=== What to do ===
Please copy out all the data. Every detail stays the same.

(Dataset records)
============
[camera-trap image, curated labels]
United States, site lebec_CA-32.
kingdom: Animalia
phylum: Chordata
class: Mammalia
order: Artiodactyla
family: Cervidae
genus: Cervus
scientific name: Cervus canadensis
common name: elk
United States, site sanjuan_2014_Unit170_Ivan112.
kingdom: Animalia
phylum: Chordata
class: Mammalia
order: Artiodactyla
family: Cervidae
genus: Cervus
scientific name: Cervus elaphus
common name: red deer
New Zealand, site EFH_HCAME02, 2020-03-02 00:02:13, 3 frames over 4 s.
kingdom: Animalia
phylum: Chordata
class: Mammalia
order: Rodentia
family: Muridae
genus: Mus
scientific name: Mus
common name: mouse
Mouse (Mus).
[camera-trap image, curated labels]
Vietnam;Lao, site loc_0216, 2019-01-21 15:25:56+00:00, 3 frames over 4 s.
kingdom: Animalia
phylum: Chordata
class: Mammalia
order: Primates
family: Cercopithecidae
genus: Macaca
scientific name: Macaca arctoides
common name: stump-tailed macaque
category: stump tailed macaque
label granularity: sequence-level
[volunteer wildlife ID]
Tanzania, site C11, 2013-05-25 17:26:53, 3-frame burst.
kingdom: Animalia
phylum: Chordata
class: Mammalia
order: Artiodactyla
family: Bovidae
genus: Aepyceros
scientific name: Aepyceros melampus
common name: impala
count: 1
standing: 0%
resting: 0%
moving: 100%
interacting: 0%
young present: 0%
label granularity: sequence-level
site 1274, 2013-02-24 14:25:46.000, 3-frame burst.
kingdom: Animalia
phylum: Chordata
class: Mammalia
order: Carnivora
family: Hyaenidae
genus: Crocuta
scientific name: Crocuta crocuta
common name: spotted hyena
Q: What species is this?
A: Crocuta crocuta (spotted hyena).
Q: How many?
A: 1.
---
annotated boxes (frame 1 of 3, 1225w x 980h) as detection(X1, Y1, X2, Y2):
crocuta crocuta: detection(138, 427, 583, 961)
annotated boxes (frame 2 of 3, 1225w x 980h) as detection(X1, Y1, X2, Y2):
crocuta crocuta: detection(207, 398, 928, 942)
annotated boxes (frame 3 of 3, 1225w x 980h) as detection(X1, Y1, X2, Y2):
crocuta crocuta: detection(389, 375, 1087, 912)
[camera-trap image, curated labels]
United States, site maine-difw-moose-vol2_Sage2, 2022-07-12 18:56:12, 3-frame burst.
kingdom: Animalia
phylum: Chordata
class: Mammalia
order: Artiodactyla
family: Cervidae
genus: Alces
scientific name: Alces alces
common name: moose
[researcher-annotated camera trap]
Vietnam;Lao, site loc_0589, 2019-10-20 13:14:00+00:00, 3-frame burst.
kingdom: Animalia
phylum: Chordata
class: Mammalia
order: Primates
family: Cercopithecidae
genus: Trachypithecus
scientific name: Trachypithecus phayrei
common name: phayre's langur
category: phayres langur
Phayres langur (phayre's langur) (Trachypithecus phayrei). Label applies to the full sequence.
============
=== Completed task ===
[camera-trap image, curated labels]
United States, site lebec_CA-32.
kingdom: Animalia
phylum: Chordata
class: Mammalia
order: Artiodactyla
family: Cervidae
genus: Cervus
scientific name: Cervus canadensis
common name: elk
United States, site sanjuan_2014_Unit170_Ivan112.
kingdom: Animalia
phylum: Chordata
class: Mammalia
order: Artiodactyla
family: Cervidae
genus: Cervus
scientific name: Cervus elaphus
common name: red deer
New Zealand, site EFH_HCAME02, 2020-03-02 00:02:13, 3 frames over 4 s.
kingdom: Animalia
phylum: Chordata
class: Mammalia
order: Rodentia
family: Muridae
genus: Mus
scientific name: Mus
common name: mouse
Mouse (Mus).
[camera-trap image, curated labels]
Vietnam;Lao, site loc_0216, 2019-01-21 15:25:56+00:00, 3 frames over 4 s.
kingdom: Animalia
phylum: Chordata
class: Mammalia
order: Primates
family: Cercopithecidae
genus: Macaca
scientific name: Macaca arctoides
common name: stump-tailed macaque
category: stump tailed macaque
label granularity: sequence-level
[volunteer wildlife ID]
Tanzania, site C11, 2013-05-25 17:26:53, 3-frame burst.
kingdom: Animalia
phylum: Chordata
class: Mammalia
order: Artiodactyla
family: Bovidae
genus: Aepyceros
scientific name: Aepyceros melampus
common name: impala
count: 1
standing: 0%
resting: 0%
moving: 100%
interacting: 0%
young present: 0%
label granularity: sequence-level
site 1274, 2013-02-24 14:25:46.000, 3-frame burst.
kingdom: Animalia
phylum: Chordata
class: Mammalia
order: Carnivora
family: Hyaenidae
genus: Crocuta
scientific name: Crocuta crocuta
common name: spotted hyena
Q: What species is this?
A: Crocuta crocuta (spotted hyena).
Q: How many?
A: 1.
---
annotated boxes (frame 1 of 3, 1225w x 980h) as detection(X1, Y1, X2, Y2):
crocuta crocuta: detection(138, 427, 583, 961)
annotated boxes (frame 2 of 3, 1225w x 980h) as detection(X1, Y1, X2, Y2):
crocuta crocuta: detection(207, 398, 928, 942)
annotated boxes (frame 3 of 3, 1225w x 980h) as detection(X1, Y1, X2, Y2):
crocuta crocuta: detection(389, 375, 1087, 912)
[camera-trap image, curated labels]
United States, site maine-difw-moose-vol2_Sage2, 2022-07-12 18:56:12, 3-frame burst.
kingdom: Animalia
phylum: Chordata
class: Mammalia
order: Artiodactyla
family: Cervidae
genus: Alces
scientific name: Alces alces
common name: moose
[researcher-annotated camera trap]
Vietnam;Lao, site loc_0589, 2019-10-20 13:14:00+00:00, 3-frame burst.
kingdom: Animalia
phylum: Chordata
class: Mammalia
order: Primates
family: Cercopithecidae
genus: Trachypithecus
scientific name: Trachypithecus phayrei
common name: phayre's langur
category: phayres langur
Phayres langur (phayre's langur) (Trachypithecus phayrei). Label applies to the full sequence.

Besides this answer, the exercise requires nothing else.